Turkey evacuates wounded after deadly Mogadishu blast

MOGADISHU--A Turkish military cargo plane landed in the Somali capital on Sunday to evacuate people badly wounded in a devastating truck bombing that killed at least 90 people including two Turkish nationals.


The plane also brought emergency medical staff and supplies, the Turkish embassy said in a tweet, adding these had been taken to a Turkish-run hospital in Mogadishu.
Somali Information Minister Mohamed Abdi Hayir Mareye told state media that 10 Somalis who were badly wounded in Saturday's blast would be evacuated to Turkey. Turkey had sent 24 doctors to treat those wounded who would not be evacuated, he added.

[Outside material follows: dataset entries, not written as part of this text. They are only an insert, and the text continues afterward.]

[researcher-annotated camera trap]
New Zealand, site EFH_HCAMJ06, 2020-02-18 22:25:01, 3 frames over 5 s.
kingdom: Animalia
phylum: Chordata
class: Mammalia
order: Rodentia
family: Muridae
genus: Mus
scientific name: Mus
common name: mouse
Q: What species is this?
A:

Since a 2011 famine in Somalia, Turkey has been a leading aid provider to the country as Ankara seeks to boost its influence in the strategic Horn of Africa in competition with Gulf rivals like Saudi Arabia and the United Arab Emirates.
Saturday’s blast, at a busy checkpoint during rush hour in Mogadishu, was the deadliest in war-torn Somalia in more than two years. No-one immediately claimed responsibility, although authorities blamed al Qaeda-linked Islamist group al Shabaab.
In an address on Saturday evening, President Mohamed Abdullahi Farmaajo said the group sought to kill innocent people and destroy infrastructure. "The people and its government will never be demoralized from achieving our development goals and the rebuilding of our country," he added.
The dead included many students from a university in the city, authorities said. A Reuters witness at Mogadishu airport saw 15 injured Somalis and the bodies of two dead Turks loaded on the plane.
The bombing was the 20th vehicle-borne explosives attack of 2019 in Somalia and the year is ending with more deaths from such attacks than 2018, according to the Hiraal Institute, a Mogadishu-based security-think tank. Grieving families arranged burials and funerals on Sunday for their loved ones, having endured the anguish of identifying charred corpses and body fragments at the blast site and at hospitals around the city.